Kate and I went down to the park and planted a couple of the planters. One of them we stuffed full of sunflowers. Somebody, Ruth, I think, had prepared the soil (but there was no sign of the perennials we'd planted last year, so they may have gotten dug up by accident, alas). She'd planted a park planter before the big frost, but everything looked pretty good, actually.
We brought eight hanging baskets down to the gazebo to hang up once we get hooks (and the rafters have been varnished). The old partially collapsed 55-gallon oil drum that was there and filling up with leaves we cleaned up a bit and filled up with dirt, and planted with a selection of mystery plants. Plus a nasturtium.
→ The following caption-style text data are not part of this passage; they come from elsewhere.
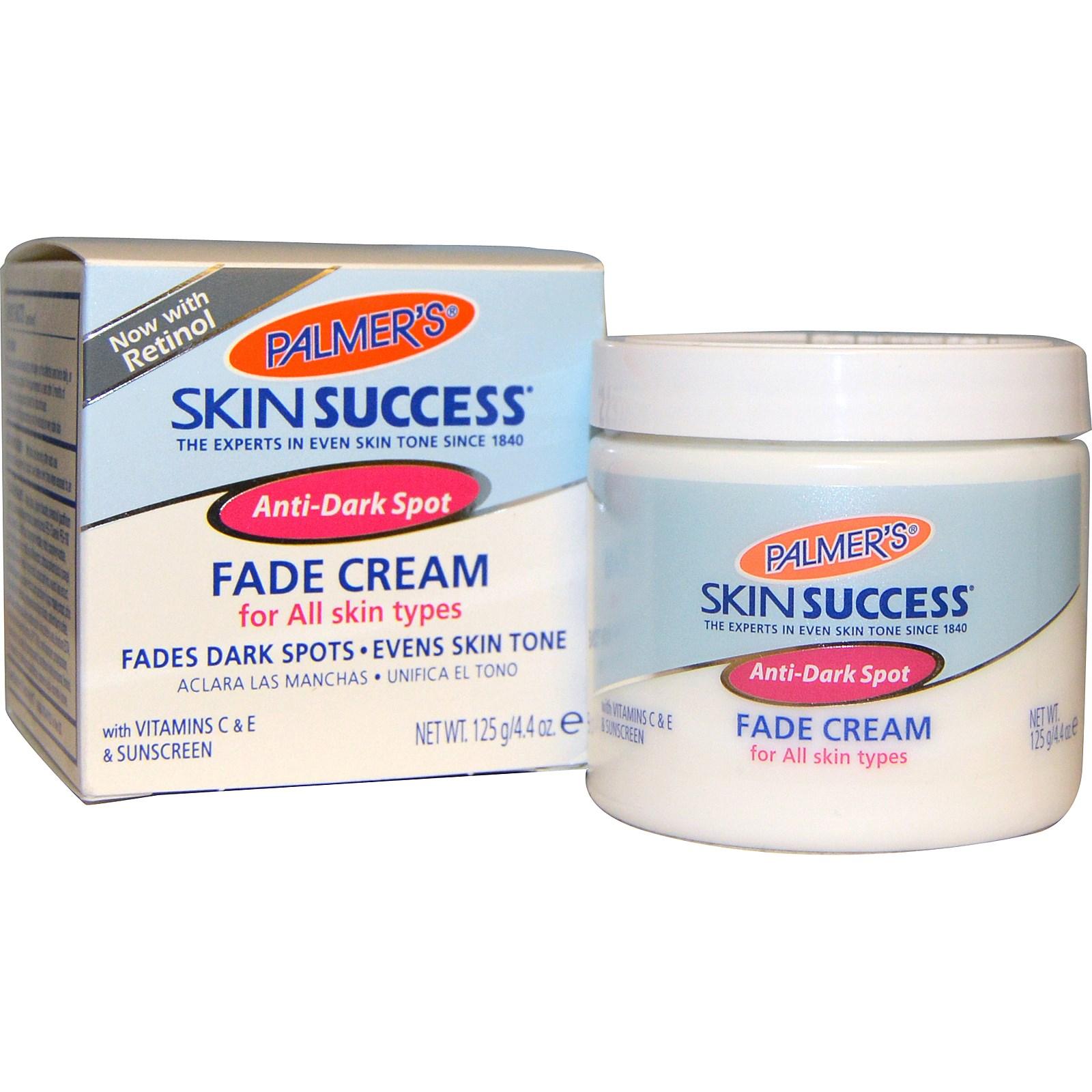 Best Skin Lightening Creams | LighterSkin.org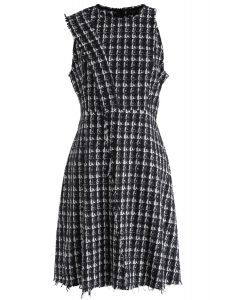 Sleeveless Raw Edge Tweed Dress in Black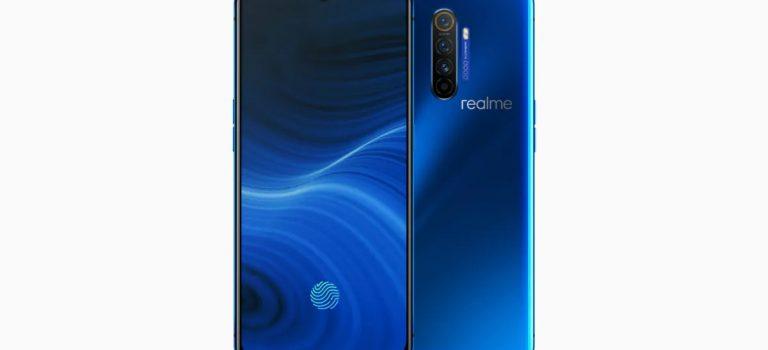 HP Realme X2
Or two.
Hans has been working like mad on the gazebo, and now all the copper is on the cupola and the edge of roof, and a lot of the siding has been given its first coat of stain (I did a bunch of it yesterday afternoon and will finish it up tonight). He finished up the bracing yesterday (it looks so COOL!) and is going to work on the rough sanding tonight. Kate gave him some iced tea from the planting day; we drank some that day and then took the rest home. I took home the leftover pots and flats and a few flowers that didn't get planted, and then yesterday planted the remainder. Hannah and I brought the last few pots over to the OPOELA.
And I finally planted my garden, such as it is, with some of the leftover lettuce starts. My sunflowers and nasturtiums are finally coming up--I've got flats and flats of them. I'm going to be in real trouble once they start needing permanent homes. The squash seeds I saved from last year, French ronde de Nice that I got originally from Seeds of Change, FINALLY started to sprout. I was afraid that they'd maybe not ripened enough and were infertile, but nope, it looks like I'm going to be zucchiniing the neighborhood later this summer...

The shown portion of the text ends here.